Brief => Please reproduce every record, keeping each one exactly as written.

Task inputs =>
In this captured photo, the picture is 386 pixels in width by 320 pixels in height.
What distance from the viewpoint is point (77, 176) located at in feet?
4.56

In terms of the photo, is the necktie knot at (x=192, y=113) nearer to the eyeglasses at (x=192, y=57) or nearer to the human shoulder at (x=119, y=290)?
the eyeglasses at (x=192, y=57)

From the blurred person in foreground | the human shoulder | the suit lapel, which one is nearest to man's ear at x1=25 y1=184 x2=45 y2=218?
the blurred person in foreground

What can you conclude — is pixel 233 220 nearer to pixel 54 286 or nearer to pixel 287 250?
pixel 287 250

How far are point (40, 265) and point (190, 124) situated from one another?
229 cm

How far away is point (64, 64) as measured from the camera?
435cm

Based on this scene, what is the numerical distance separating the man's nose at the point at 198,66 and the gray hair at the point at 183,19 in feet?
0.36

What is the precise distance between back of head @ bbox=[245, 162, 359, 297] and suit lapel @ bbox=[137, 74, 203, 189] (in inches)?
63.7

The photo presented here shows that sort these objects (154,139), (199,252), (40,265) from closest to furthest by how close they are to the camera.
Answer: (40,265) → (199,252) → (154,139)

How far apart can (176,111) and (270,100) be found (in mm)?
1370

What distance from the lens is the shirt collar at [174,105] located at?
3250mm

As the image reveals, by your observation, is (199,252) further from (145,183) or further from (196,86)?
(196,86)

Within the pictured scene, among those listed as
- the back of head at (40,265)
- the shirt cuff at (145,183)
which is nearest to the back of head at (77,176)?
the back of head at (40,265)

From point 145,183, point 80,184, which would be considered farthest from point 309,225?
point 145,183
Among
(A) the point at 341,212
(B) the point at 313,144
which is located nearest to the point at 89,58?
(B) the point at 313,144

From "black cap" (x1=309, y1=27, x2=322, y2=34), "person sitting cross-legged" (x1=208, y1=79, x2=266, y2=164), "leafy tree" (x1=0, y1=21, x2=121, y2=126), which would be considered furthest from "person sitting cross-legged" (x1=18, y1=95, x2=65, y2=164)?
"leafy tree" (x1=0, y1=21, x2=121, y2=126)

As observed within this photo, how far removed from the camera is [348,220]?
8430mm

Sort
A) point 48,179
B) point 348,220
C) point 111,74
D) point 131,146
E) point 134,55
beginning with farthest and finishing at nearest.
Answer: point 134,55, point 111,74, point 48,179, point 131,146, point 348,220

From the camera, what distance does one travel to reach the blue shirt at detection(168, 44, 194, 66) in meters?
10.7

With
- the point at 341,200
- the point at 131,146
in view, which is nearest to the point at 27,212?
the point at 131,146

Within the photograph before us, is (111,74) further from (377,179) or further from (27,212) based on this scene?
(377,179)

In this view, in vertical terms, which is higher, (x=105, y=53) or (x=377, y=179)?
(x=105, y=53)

Expected answer =>
In this captured photo, the picture is 386 pixels in width by 320 pixels in height.
What distance from the viewpoint is point (77, 176) located at in feet?
4.56

In terms of the photo, is the necktie knot at (x=192, y=113) nearer to the eyeglasses at (x=192, y=57) or nearer to the human shoulder at (x=119, y=290)?
the eyeglasses at (x=192, y=57)

From the blurred person in foreground | the human shoulder | the suit lapel, which one is nearest to man's ear at x1=25 y1=184 x2=45 y2=218?
the blurred person in foreground

What can you conclude — is pixel 233 220 nearer to pixel 54 286 or nearer to pixel 287 250?
pixel 287 250

How far are point (40, 265) and point (190, 124) situated from one another?
229 cm

How far away is point (64, 64) as measured from the camera?
435cm

Based on this scene, what is the numerical distance separating the man's nose at the point at 198,66 and the gray hair at the point at 183,19 in feet?
0.36

What is the precise distance between back of head @ bbox=[245, 162, 359, 297] and suit lapel @ bbox=[137, 74, 203, 189] (in inches)?
63.7

The photo presented here shows that sort these objects (154,139), (199,252), (40,265) from closest to furthest by how close they are to the camera.
Answer: (40,265) → (199,252) → (154,139)

How far apart can (176,111) and (270,100) be found (in mm)?
1370

What distance from the lens is the shirt collar at [174,105] located at?
3250mm

As the image reveals, by your observation, is (199,252) further from (145,183) or further from (196,86)?
(196,86)

Within the pictured scene, among those listed as
- the back of head at (40,265)
- the shirt cuff at (145,183)
which is nearest to the back of head at (77,176)?
the back of head at (40,265)

From point 145,183, point 80,184, which would be considered farthest from point 309,225?
point 145,183
Among
(A) the point at 341,212
(B) the point at 313,144
which is located nearest to the point at 89,58?
(B) the point at 313,144

From "black cap" (x1=309, y1=27, x2=322, y2=34), "person sitting cross-legged" (x1=208, y1=79, x2=266, y2=164), "leafy tree" (x1=0, y1=21, x2=121, y2=126), which would be considered furthest from "person sitting cross-legged" (x1=18, y1=95, x2=65, y2=164)?
"leafy tree" (x1=0, y1=21, x2=121, y2=126)

As observed within this photo, how far removed from the camera is [348,220]?
8430mm

Sort
A) point 48,179
B) point 348,220
C) point 111,74
D) point 131,146
E) point 134,55
beginning with farthest and finishing at nearest.
Answer: point 134,55, point 111,74, point 48,179, point 131,146, point 348,220

From the camera, what distance does one travel to reach the blue shirt at detection(168, 44, 194, 66) in meters?
10.7

With
- the point at 341,200
- the point at 131,146
in view, which is nearest to the point at 27,212?
the point at 131,146

Within the photograph before us, is (111,74) further from (377,179) or further from (27,212) based on this scene?
(377,179)

In this view, in vertical terms, which is higher, (x=105, y=53) or (x=377, y=179)?
(x=105, y=53)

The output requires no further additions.